## Import

In [1]:
import pandas as pd
import numpy as np
import pickle

# W2V
import re
from gensim.models.doc2vec import Doc2Vec, TaggedDocument
from nltk.tokenize import word_tokenize

# ignore warnings
import warnings ; warnings.filterwarnings('ignore')

## Read data

In [2]:
data = pd.read_parquet('../data/DataCleansing_final.pqt')

In [3]:
# 장르별 Clustering 결과를 불러온다.
symphony, chorus, voice, solo, chamber = pickle.load(open(f'../data/ClusteringResult.pkl','rb'))

In [4]:
data_symphony = data.query('genre=="교향곡"').merge(symphony[['seat_label', 'cluster']], on='seat_label')
print(f'교향곡 데이터수: {data_symphony.shape[0]}')

data_chorus = data.query('genre=="합창"').merge(chorus[['seat_label', 'cluster']], on='seat_label')
print(f'합창 데이터수: {data_chorus.shape[0]}')

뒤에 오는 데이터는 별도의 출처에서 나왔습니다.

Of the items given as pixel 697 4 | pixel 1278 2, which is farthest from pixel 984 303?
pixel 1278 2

data_voice = data.query('genre=="성악"').merge(voice[['seat_label', 'cluster']], on='seat_label')
print(f'성악 데이터수: {data_voice.shape[0]}')

data_solo = data.query('genre=="독주"').merge(solo[['seat_label', 'cluster']], on='seat_label')
print(f'독주 데이터수: {data_solo.shape[0]}')

data_chamber = data.query('genre=="실내악"').merge(chamber[['seat_label', 'cluster']], on='seat_label')
print(f'실내악 데이터수: {data_chamber.shape[0]}')

교향곡 데이터수: 476396
합창 데이터수: 108114
성악 데이터수: 38279
독주 데이터수: 58517
실내악 데이터수: 33189


## Feature Generation
장르별 Clustering 결과에 Feature Generation 함수를 적용할 수 있도록 한다.

- 기초 Features<br>
  : 공연년도, 공연월, 공연시간, 공연요일, 예매년도, 예매월, 선예매기간, 공연일과 예매일 차이, 공연진행시간, 휴식시간, 좌석등급수<br>
  $~$ 공연진행시간 대비 휴식시간, 동월 해당장르 공연수, 동월 전체 공연 대비 해당장르 공연수, 평균 예매수

In [5]:
def basic_features(DATA):
    ease = DATA.drop_duplicates('performance_label')\
           [['performance_label','play_year','play_month','play_time','play_weekday','open_year','open_month',
             'pre_open_gap','open_gap','running_time','intermission','n_grade']]
    # 공연진행시간 대비 휴식시간
    ease['intermission_rate'] = (ease['intermission'] / ease['running_time']).apply(lambda x: 0 if x==np.infty else x)
    # 월별 공연수, 전체 공연 대비 공연수
    month = DATA.groupby(['play_year','play_month'])['performance_label'].nunique().rename('n_performance_month')
    month = pd.concat([month, 
                       month.divide(data.groupby(['play_year','play_month'])['performance_label'].nunique().loc[month.index]).rename('n_performance_rate')], axis=1)
    ease = ease.merge(month.reset_index(),
                      on=['play_year','play_month']).set_index('performance_label').sort_index()
    
    # 평균 예매수
    performance = DATA.groupby(['play_date','performance_label'])['price'].size().reset_index()
    performance['sales'] = pd.Series(np.append(np.nan, 
                                     performance['price'].cumsum()[:-1].reset_index(drop=True)\
                                     .divide(pd.Series(range(1, performance.shape[0])), axis=0).values.flatten()), index=performance.index)
    performance['sales'].fillna(performance['sales'].mean(), inplace=True)
    performance['rolling_sales'] = performance['price'].rolling(2, closed='left').mean()
    performance['rolling_sales'].fillna(performance['rolling_sales'].mean(), inplace=True)
    return pd.concat([ease, performance.set_index('performance_label')[['sales','rolling_sales']]], axis=1)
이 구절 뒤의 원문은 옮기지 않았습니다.